[DATA UNDER STUDY]

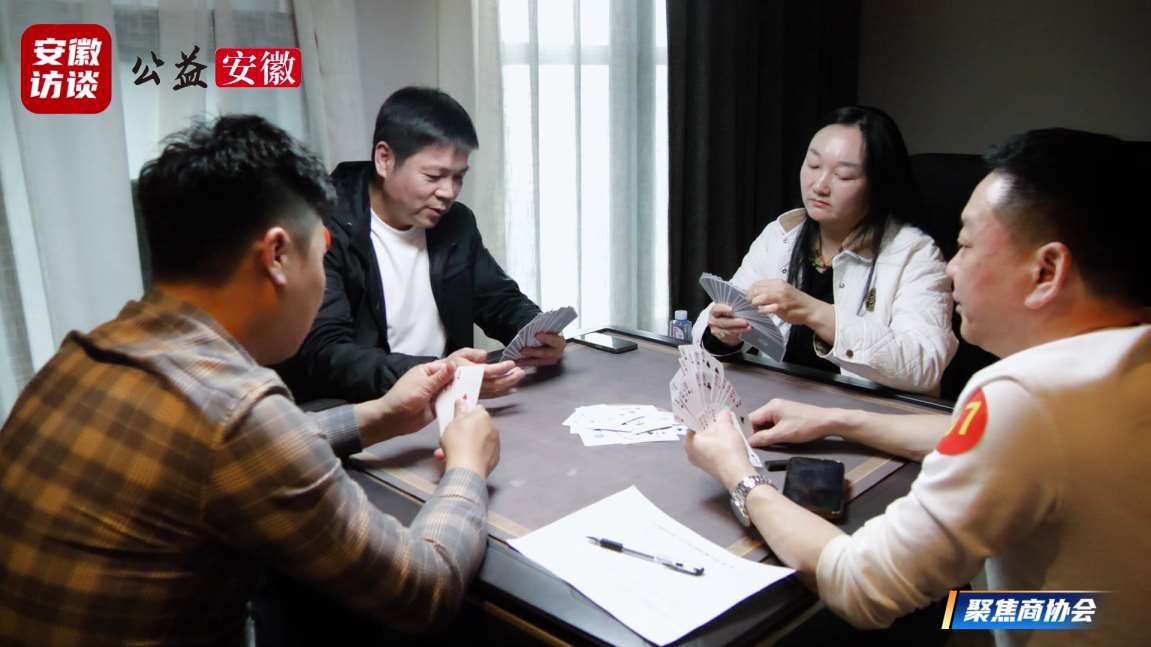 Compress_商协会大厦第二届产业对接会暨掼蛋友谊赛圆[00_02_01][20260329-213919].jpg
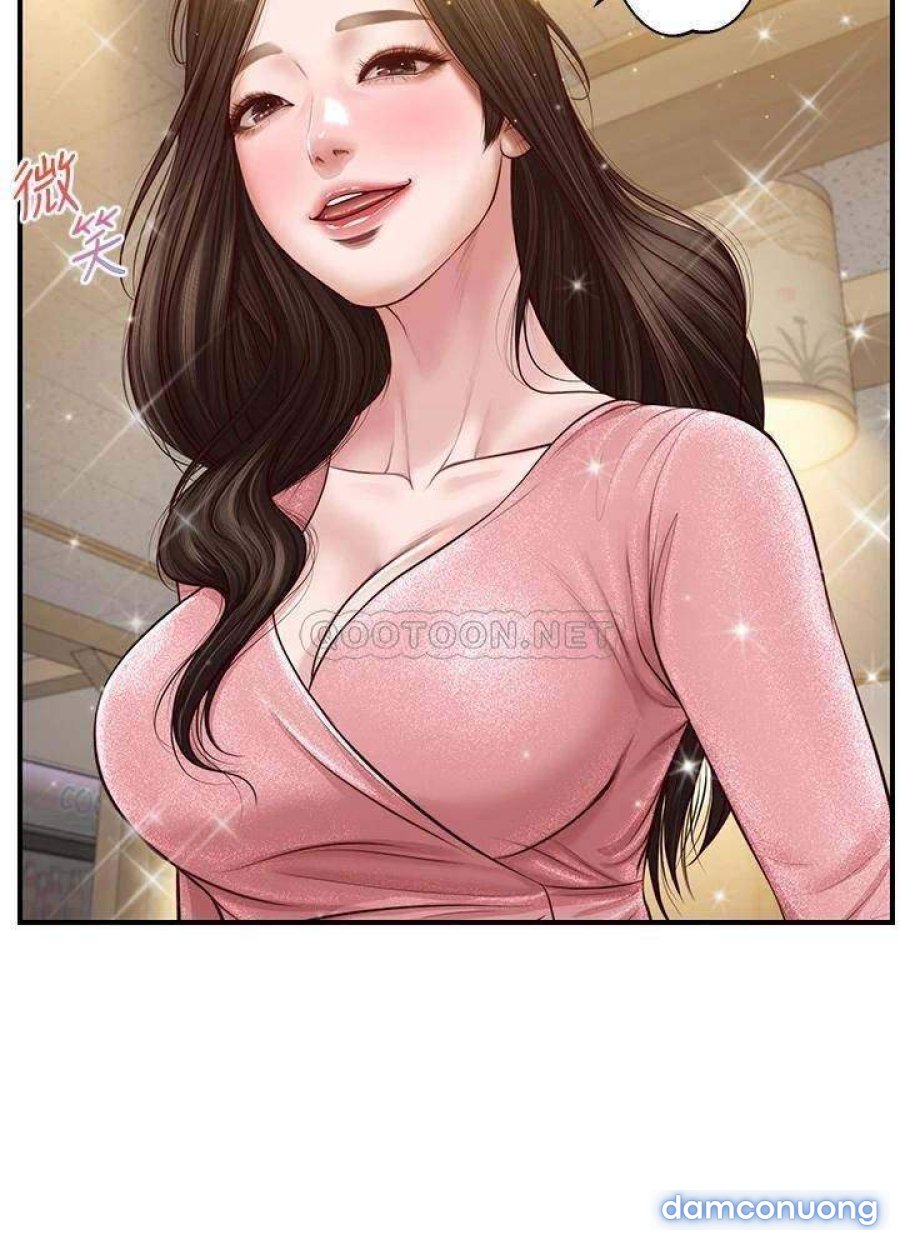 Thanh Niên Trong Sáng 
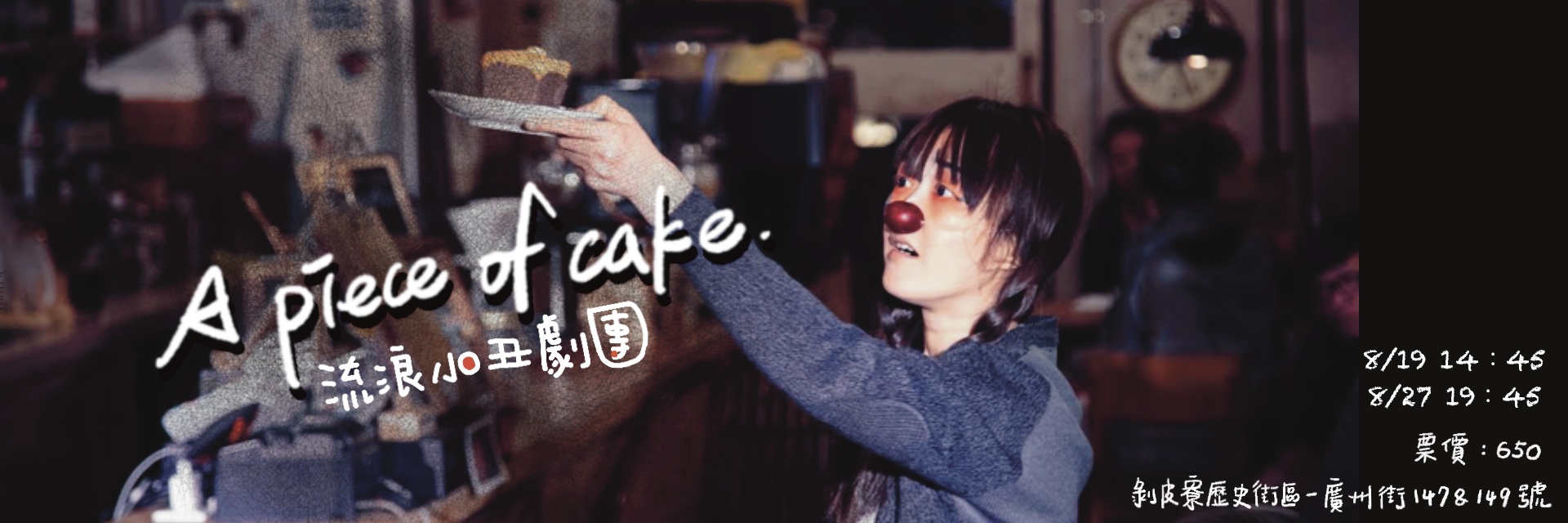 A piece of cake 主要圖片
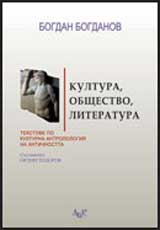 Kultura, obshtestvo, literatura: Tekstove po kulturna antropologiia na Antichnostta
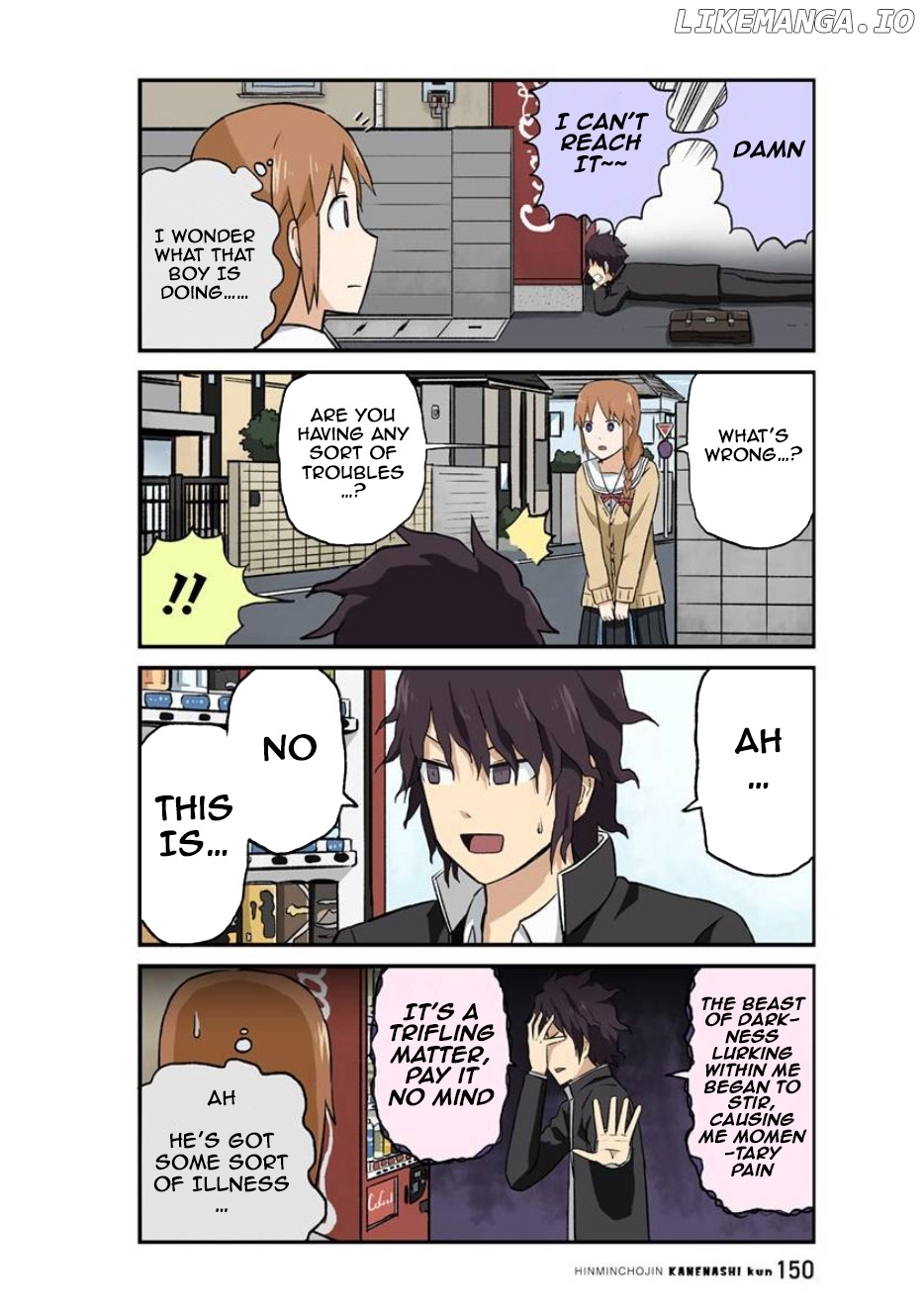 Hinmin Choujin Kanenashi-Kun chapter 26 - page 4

[/DATA UNDER STUDY]

* WHAT TO WORK ON: Once the line containing "Thanh Niên Trong Sáng" is found, it and every line through the end of the records above should be output exactly, with no pictures.

* EXPECTED ANSWER:
 Thanh Niên Trong Sáng 
 A piece of cake 主要圖片
 Kultura, obshtestvo, literatura: Tekstove po kulturna antropologiia na Antichnostta
 Hinmin Choujin Kanenashi-Kun chapter 26 - page 4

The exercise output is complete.